Welcome to the AI Security Starterkit, a place to begin learning the core concepts of using AI for basic security and intelligence related tasks! Whether you're looking to better understand into few-shot prompts, AI-driven intelligence summarization, or explore retrieval augmented generation, this repository is designed to help you get started on automating various aspects of security with AI.

Few Shot Prompt Testing for Security Analysis

  • Purpose: Test and iterate AI-powered security solutions
  • Scripts:
    • fs_test: Uses OpenAI's API to analyze few-shot prompts from a markdown document, returning a JSON-formatted security analysis.
    • fs_log_enrich: Analyzes an entire log data file, outputting results in a structured JSON file.
  • Key Concepts: Learn effective Few-shot prompting techniques to automate discrete analysis tasks.

Map-Reduce for Intelligence Summarization

  • Purpose: AI-driven summarization of large data sets to aid in analysis of specific and predtermined tactics, techniques, or procedures.
  • Script Features:
    • map_prompt: Focuses on summarizing adversary targets, specifically technologies, industries, and business sectors.
    • reduce_prompt: Combines multiple intelligence briefs into a single unified brief.
  • Key Concept: Leverage generalized summarization capabilities of LLMs to perform both broad summaries and specific intelligence collection criteria over a large data corpus.
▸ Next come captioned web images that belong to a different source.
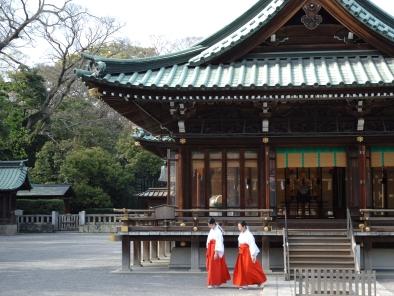 初詣は当ホテルから徒歩10分の由緒ある「三嶋大社」へ是非どうぞ。
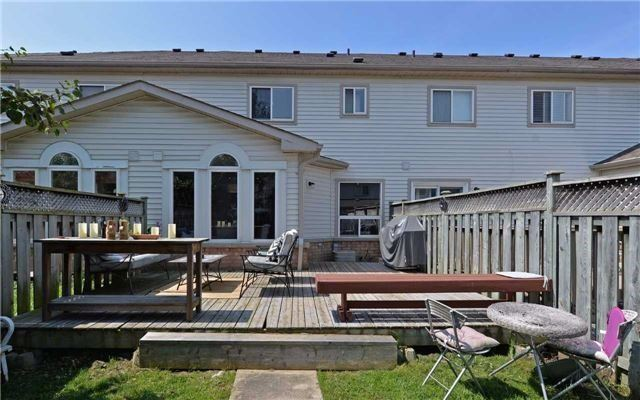 Townhouse at 31 Inlet Bay Dr, Whitby, Ontario. Image 13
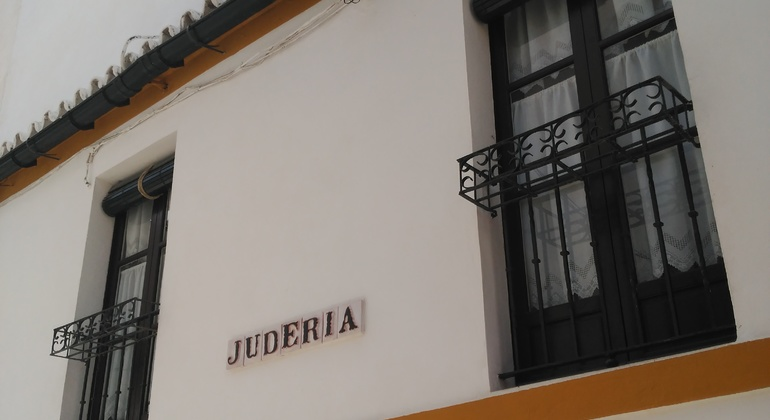 Jewish Quarter Santa Cruz Free Tour Operado por We Are Seville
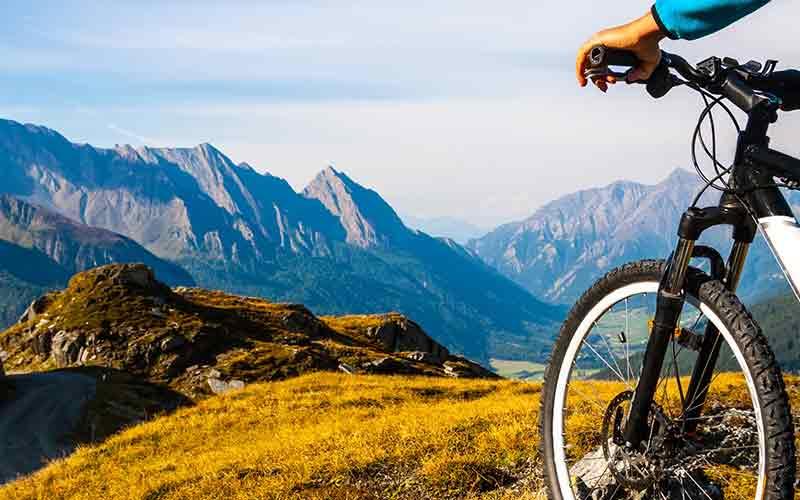 دوچرخه سواری در طبیعت و سبک زندگی سالم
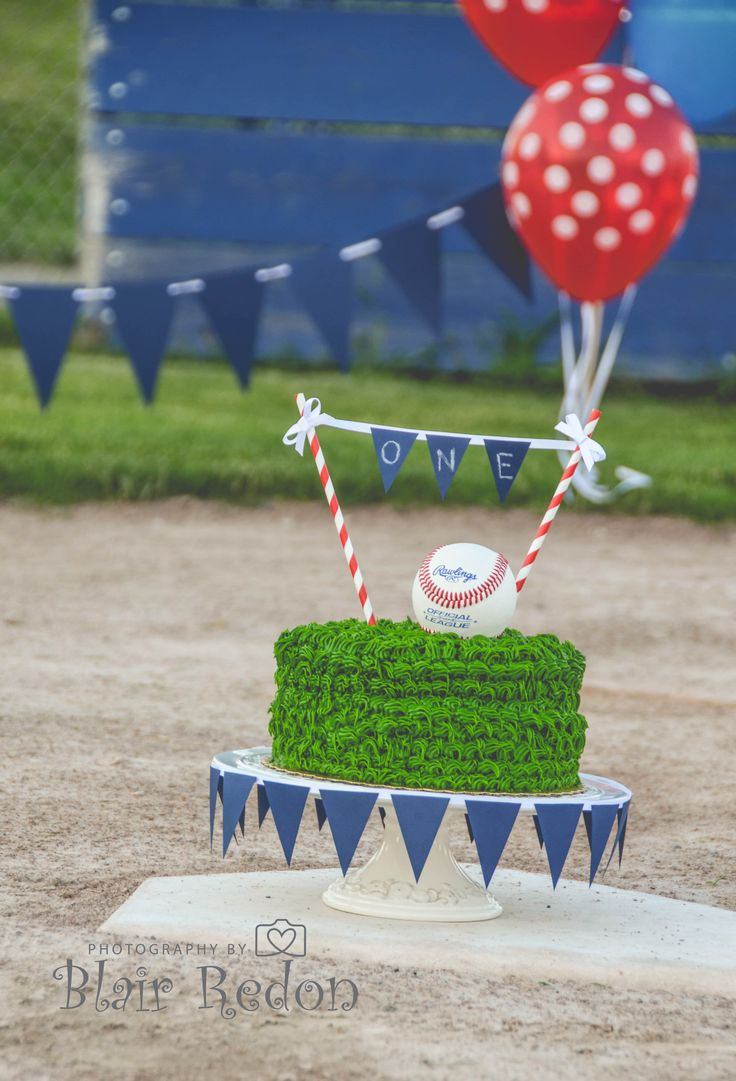 One Year Birthday Cake Smash Baseball Set up, Green Cake, Outdoor Photography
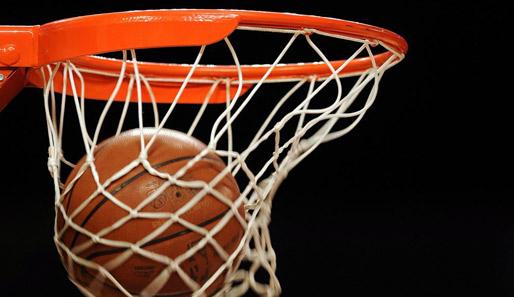 Shiloh Middle Boys Basketball Claim Title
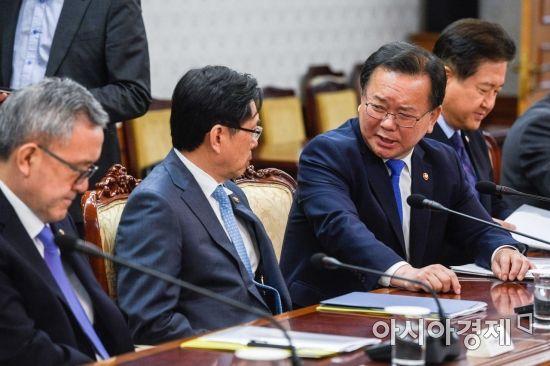 [포토] 대화하는 김부겸 행안부 장관-박상기 법무부 장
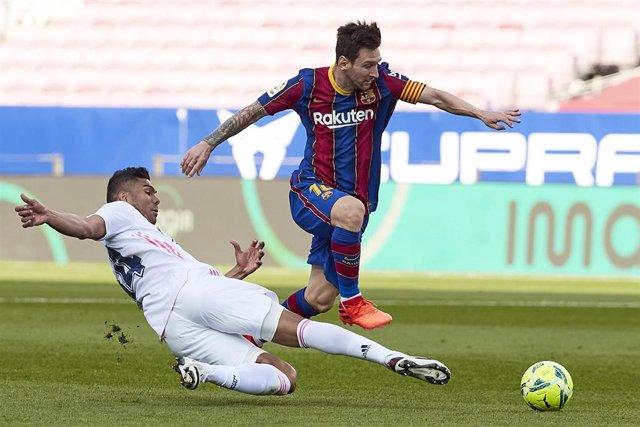 Archivo - Messi (Barcelona) y Casemiro (Real Madrid)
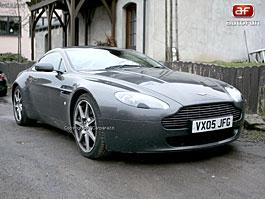 Spy Photos: Aston Martin Vantage V12 RS: titulní fotka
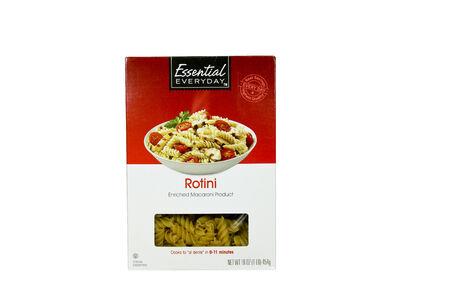 rotini: SPENCER, WISCONSIN-20 de abril 2014: Caja Esenciales Everyday Rotini Noodles. Todos los d�as Essential es un proveedor l�der de alimentos y productos de bajo coste.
Auto Map-Reduce for Intelligence Summarization

  • Purpose: Automate the process of data summarization end-to-end, focusing on specific predetermined tactics, techniques, or procedures.
  • Script Features:
    • File Evaluation: Process and understand an arbitrary file by extracting its metadata and random samples for tokenized data evaluation.
    • Dynamic Prompt Creation: Based on the evaluation, the script will use an LLM to dynamically generate custom map and reduce prompts for intelligence summarization.
    • Map-Reduce Execution: The created prompts will be integrated into a map-reduce script to analyze and summarize the entire data file.

Key Concept: Incorporate LLMs to automate analyst tasks end-to-end. Seamlessly transition from raw data input to generating comprehensive summaries. This process captures overarching themes while pinpointing specific intelligence criteria, ensuring an analysis of extensive data corpora.
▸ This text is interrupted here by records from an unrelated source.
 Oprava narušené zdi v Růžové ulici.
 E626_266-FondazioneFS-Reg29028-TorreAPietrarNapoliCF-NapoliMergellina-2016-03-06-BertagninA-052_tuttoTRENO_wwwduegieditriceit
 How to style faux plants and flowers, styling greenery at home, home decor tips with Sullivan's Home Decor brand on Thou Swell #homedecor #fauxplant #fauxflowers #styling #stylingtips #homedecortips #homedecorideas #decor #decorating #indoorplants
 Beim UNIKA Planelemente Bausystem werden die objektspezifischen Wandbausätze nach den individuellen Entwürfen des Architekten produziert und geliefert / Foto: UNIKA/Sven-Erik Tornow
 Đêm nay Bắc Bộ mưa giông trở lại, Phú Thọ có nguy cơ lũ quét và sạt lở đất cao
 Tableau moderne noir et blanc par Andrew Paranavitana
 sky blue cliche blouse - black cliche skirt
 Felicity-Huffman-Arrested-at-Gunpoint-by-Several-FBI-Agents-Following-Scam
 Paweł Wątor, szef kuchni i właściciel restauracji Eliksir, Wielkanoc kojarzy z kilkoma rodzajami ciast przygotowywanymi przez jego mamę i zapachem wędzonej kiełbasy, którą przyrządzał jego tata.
Retrieval Augmented Generation (RAG)

  • Purpose: Enhance model's capability by querying large datasets, leveraging both built-in and external knowledge.
  • Scripts:
    • json_chat_embedding.py: Converts a large data corpus into structured embeddings using the text-embedding-ada-002 model.
    • query_embeddings.py: Transforms user queries into embeddings and leverages GPT-4 to provide responses based on relevant chat data.
  • Key Concept: Learn how to leverage embeddings, a core NLP technique to convert textual data into numerical vectors, capturing semantic relationships and providing LLMs the ability to reference a specific dataset.

Take Aways

  1. AI Integration: AI tools, when combined with traditional security tools and knowledge, can offer advanced threat detection and analysis capabilities.
  2. Scalability: AI can process vast amounts of data efficiently, making it an invaluable asset for threat intelligence.
  3. Customization: Tailoring AI tools to specific organizational needs can enhance their efficiency and applicability - customizing them to your specific analysis style can enhance your capabilities as an analyst.

Conclusion

AI has immense potential in the field of security operations. Begin by testing and iterating, then scale and incorporate into broader security automation workflows. Remember to leverage the distinct capabilities of each script according to your data and security needs. Happy automating!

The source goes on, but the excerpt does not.